Sunday, December 27, 2020

2020 Reflection: The Stanley Parable

 


The Stanley Parable was written in July 2011 by Davey Wreden and William Pugh based on a mod developed by Davey Wreden earlier. The plot of the Stanley Parable is that you play as Stanley, a man who works a nondescript job at an office pressing buttons when you find all your co-workers have mysteriously disappeared. The Narrator attempts to guide and narrate Stanley's adventure finding out what happens however the real fun is that the player can deviate from the Narrator's narration, exploring numerous game paths in a metafictional analysis and tug of war between narrator and player. I find it really hard to comment on the Stanley Parable, even just describing it like I did. This is partly because of it's metafictional nature, partly because it's divided into nearly 20 different routes ranging in time from seconds to several minutes with one lasting four hours, and partly because it's actually really minimalist. I said that Shamanic Princess was "likely" the shortest of my favorite series because I don't even know how long this game is. To get a single ending can take literally seconds by just closing the starting room's door. To 100% complete the game takes over 5 hours, but 4 of which are just pressing 2 buttons in a room until an arbitrary 4 hour timer is up. I'm not even sure it is a "video game". That said I'll do my best to commentate on this hard to comment on this... "game".

3 Reasons I love it:

1: Before anything else, the Stanley Parable remains a fun engaging often quite witty experience throughout regardless of the path you chose, outside the deliberate 4 hour path that is meant more as a secret then anything. If the Stanley Parable was a lesser made game it could have come across as the most pretentious piece of nonsense laughing at the player for daring to want to make choices in a video game and telling them it was all meaningless. While the Stanley Parable does mock the insane human desire to mindlessly rebel for no reason, it also mocks mindless obediance and mocks itself and other tropes. Really it's a game about exploration and rewards the player's exploration with fun narration.

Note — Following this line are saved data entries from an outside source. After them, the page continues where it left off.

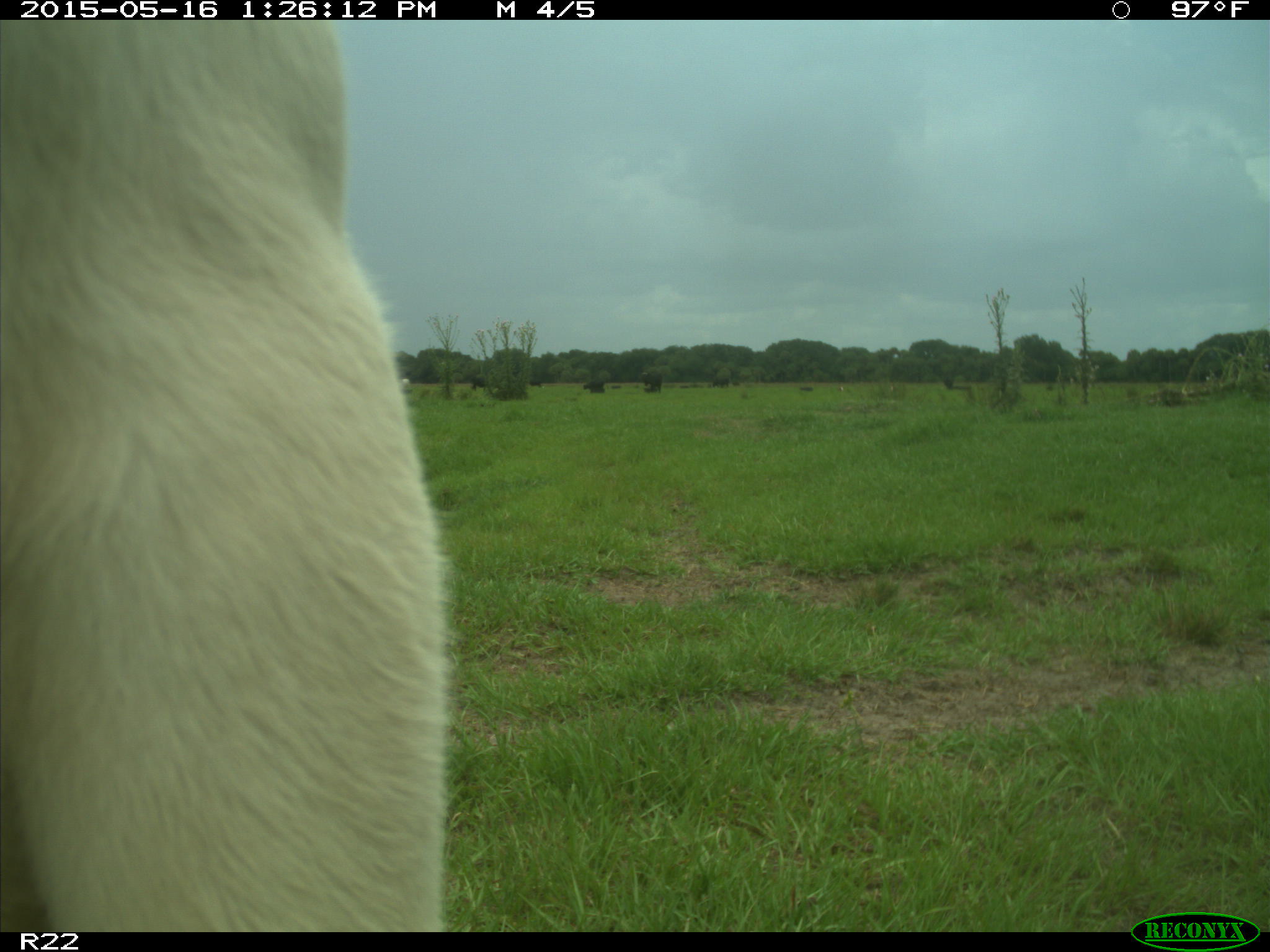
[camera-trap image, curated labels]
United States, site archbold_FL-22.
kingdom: Animalia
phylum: Chordata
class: Mammalia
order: Artiodactyla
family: Bovidae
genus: Bos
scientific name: Bos taurus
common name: domestic cow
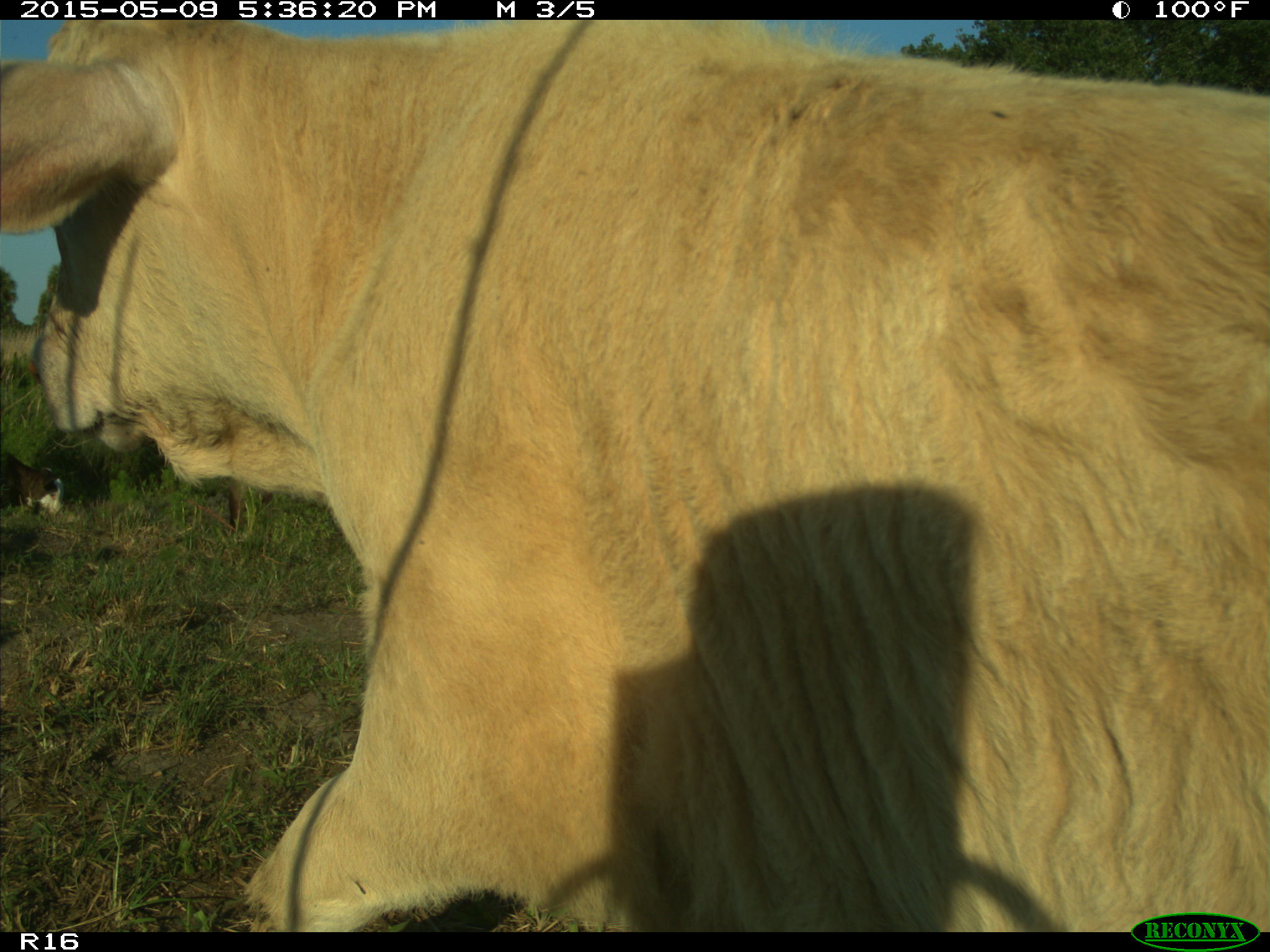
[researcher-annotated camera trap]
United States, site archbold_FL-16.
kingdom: Animalia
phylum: Chordata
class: Mammalia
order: Artiodactyla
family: Suidae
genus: Sus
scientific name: Sus scrofa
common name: wild boar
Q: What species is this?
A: Sus scrofa (wild boar).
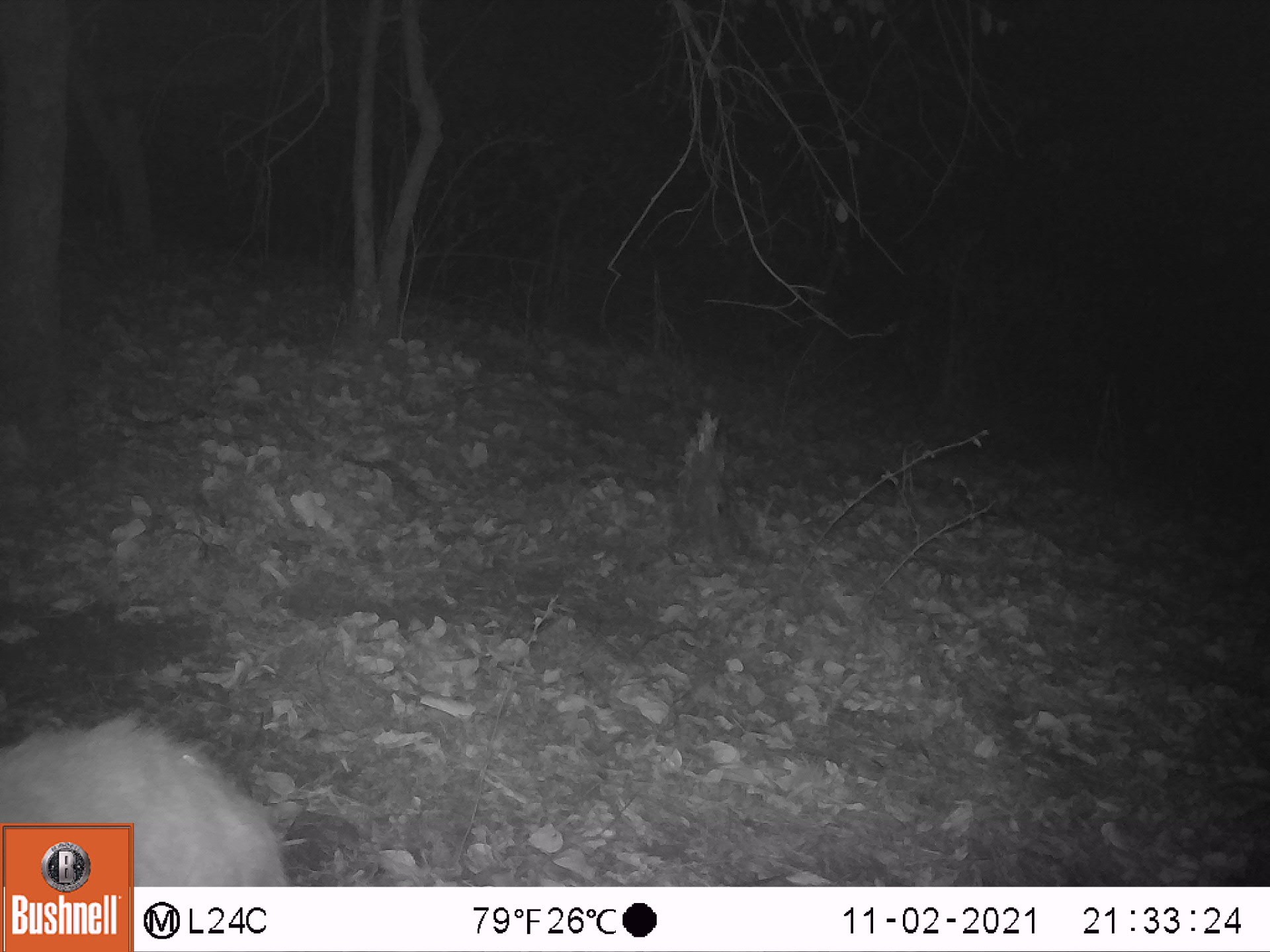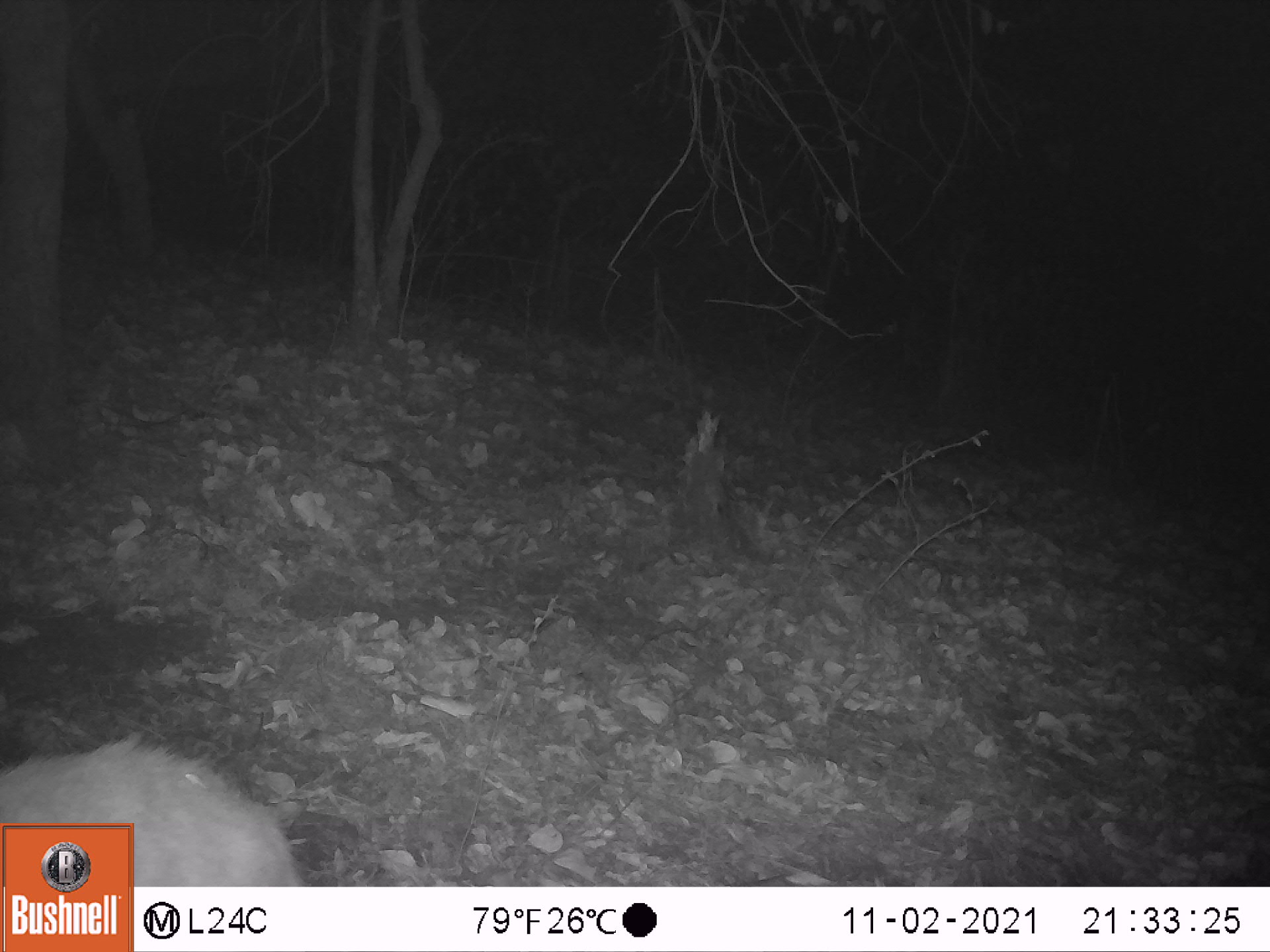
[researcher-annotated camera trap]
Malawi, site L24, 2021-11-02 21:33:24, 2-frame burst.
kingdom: Animalia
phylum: Chordata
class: Mammalia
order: Artiodactyla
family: Bovidae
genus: Tragelaphus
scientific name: Tragelaphus sylvaticus sylvaticus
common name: cape bushbuck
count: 1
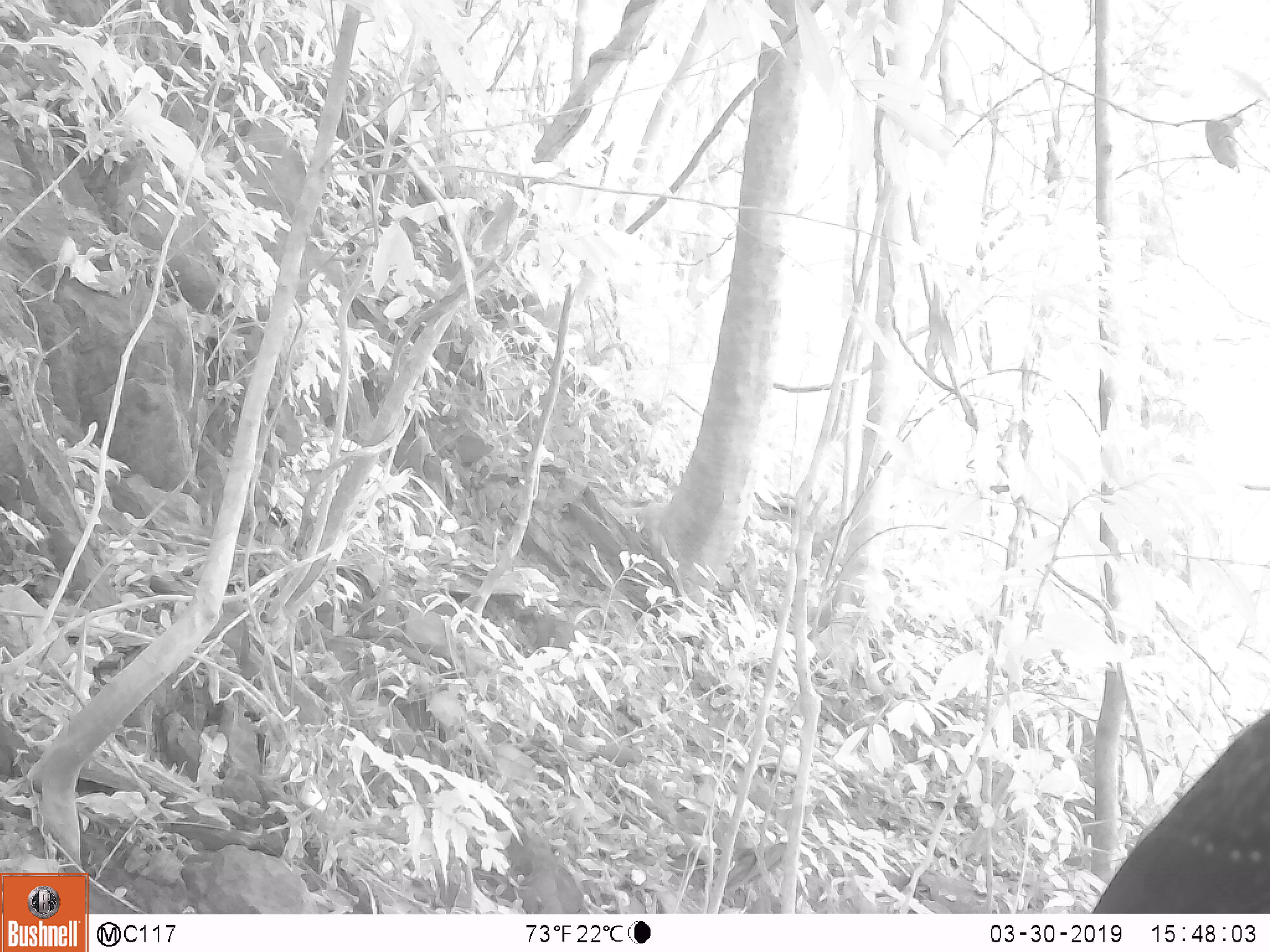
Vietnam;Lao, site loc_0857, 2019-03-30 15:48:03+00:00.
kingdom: Animalia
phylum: Chordata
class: Aves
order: Passeriformes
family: Muscicapidae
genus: Myophonus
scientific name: Myophonus caeruleus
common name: blue whistling thrush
Blue whistling thrush (Myophonus caeruleus). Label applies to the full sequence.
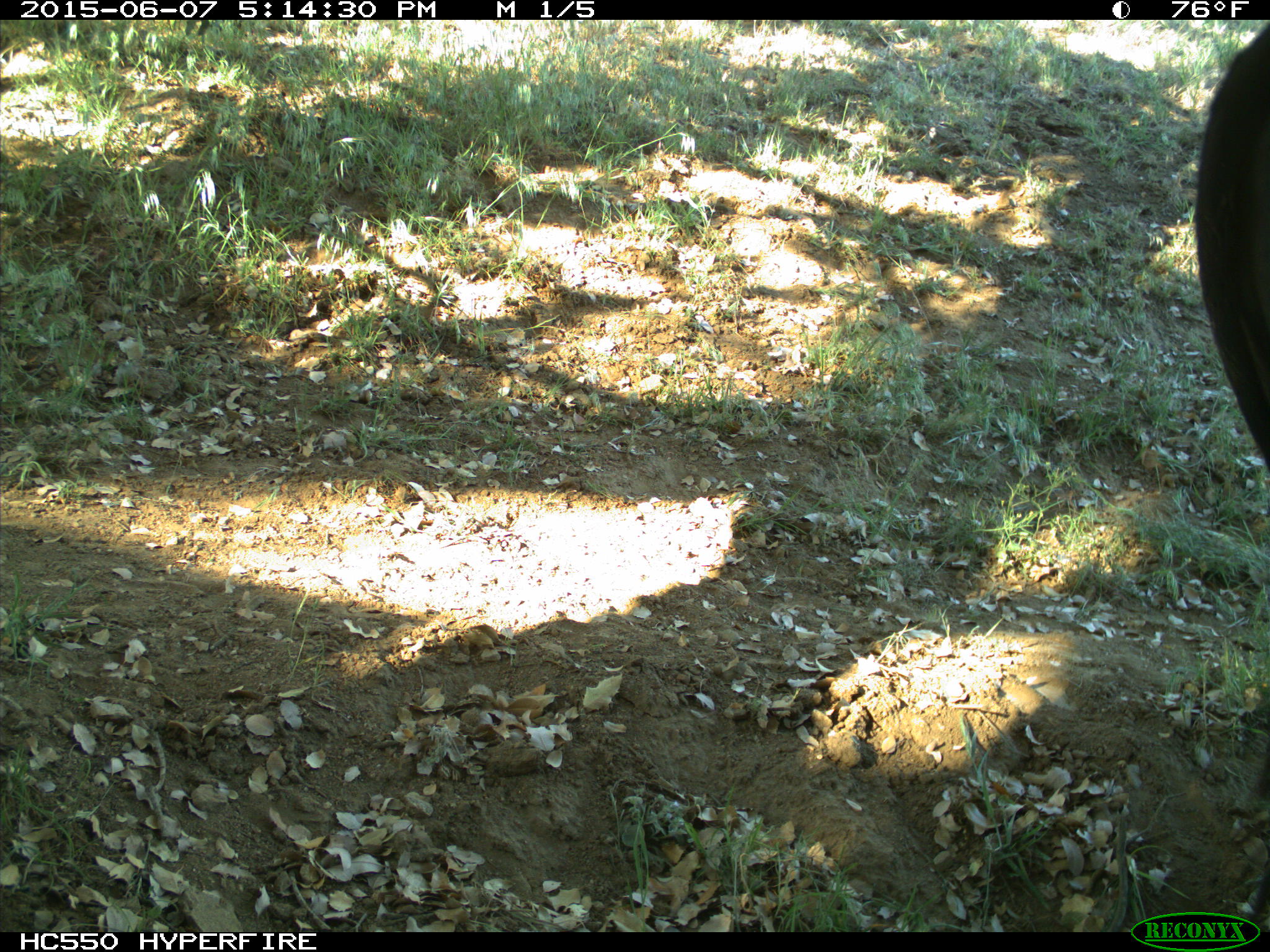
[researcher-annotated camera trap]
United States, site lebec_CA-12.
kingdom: Animalia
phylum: Chordata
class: Mammalia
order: Artiodactyla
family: Bovidae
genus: Bos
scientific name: Bos taurus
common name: domestic cow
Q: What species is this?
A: Bos taurus (domestic cow).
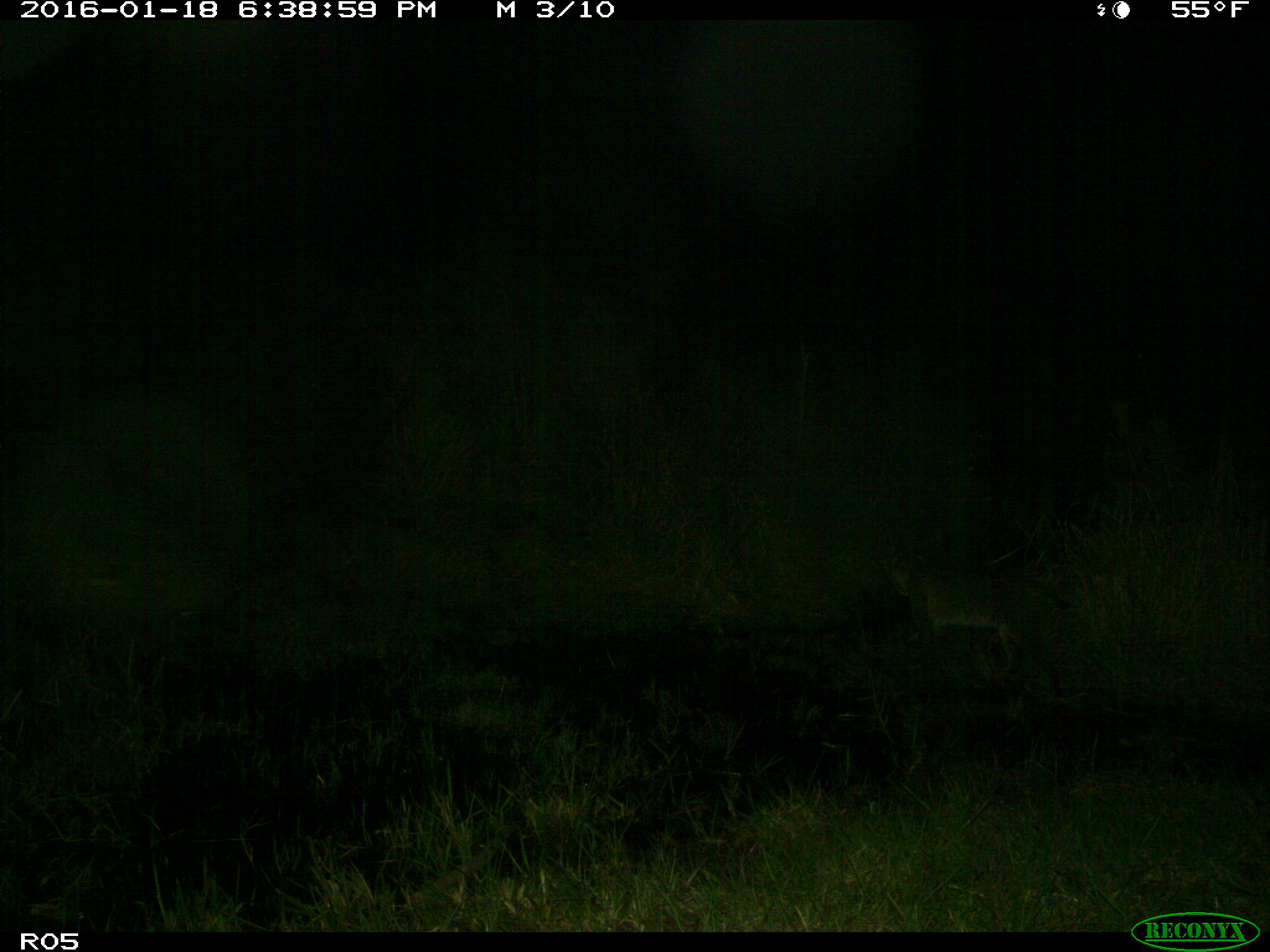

2: On a related note, while the Stanley Parable is not a "large" game, it is a game where every corner is filled with things to explore. The game has a shockingly large variety of things it allows you to do and rewards it regardless. Two seperate endings are gotten from managing to clip outside a window, something that in almost any other game would just be a bug. You CAN beat the Stanley Parable in seconds, but you want to keep playing just to see what other things you can find in it somewhere.

3:  While TSP makes fun of this, it's commentary on video game tropes are actually fairly insightful and useful. Specifically, it comments on what we percieve as choice in a game, and whether is actually matters. Choice and Determinism are central themes of the game, how much are choices predetermined and how much do they matter. While TSP doesn't give any conclusions to it, that's actually probably smarter in the long run given how these are questions that go back millennia, and instead it presents a perspective on them that is fun and gets you thinking.

3 Flaws:

1: I don't know if this is something that TSP is really to be blamed for, but it's a game that came out in a particularly bad time for it's type of content. That might sound insane given all the awards it's gotten but I don't mean commercially. Games, especially very narrative-based games like TSP are regularly watched rather then played. People watch people let's play on YT a lot and spoilers really hurt TSP because it doesn't have any gameplay to speak off outside trying to find things. This let's play spoiler-y world means that a lot of players will already know what's happening and what each path will lead to the first time they play the Stanley Parable which dramatically changes how they experience it. The reason it can be completed in a few hours is because you're not supposed to know where to go, you're supposed to spend signifigant time exploring.

2: The game's structure leads it to feeling a bit unsatisfying in some way because it never builds to anything. The game proudly declares that it has no end, and maybe that's true but there's a reason most stories have an end, it's beacause people enjoy the feeling of clouse and resolution. It's probably smarter to not make any big statement about choice and determinism, but it also leads to a lack of feeling any resolution. There are many paths to take and while you could see it as they all have their own ending, I don't feel like I see any bigger picture after seeing all of them (although if you've played Davey Wreden's follow-up The Beginner's Guide you could probably argue that is due to my expectations but I do still feel like having an ending is usually better then not)

3: The Stanley Parable has 1 real character, that being the Narrator, and the Narrator's character changes between each route, not so much that he's unidentifiable, but enough. The game is not a character focused game at all and while I can live with that, if you're the type of person whose really interested in characterization, this game has basically 1 character. Technically there are more people in this universe however no one is given any large amount of characterization besides the Narrator.

My Favorite Part:

Did u get the broom closet ending? Theb room closet ending was my favrite! XD More seriously, this might be an odd choice but I really like the Art Ending. To me it's a great example of why I like the Stanley Parable that they would take into account people being crazy enough to actually play the Baby Game for 4 hours and make an ending around it, plus that ending really hones in on my type of humor, where it's like somewhat ironic, somewhat not and exaggerating things past reason and using abstract imagery.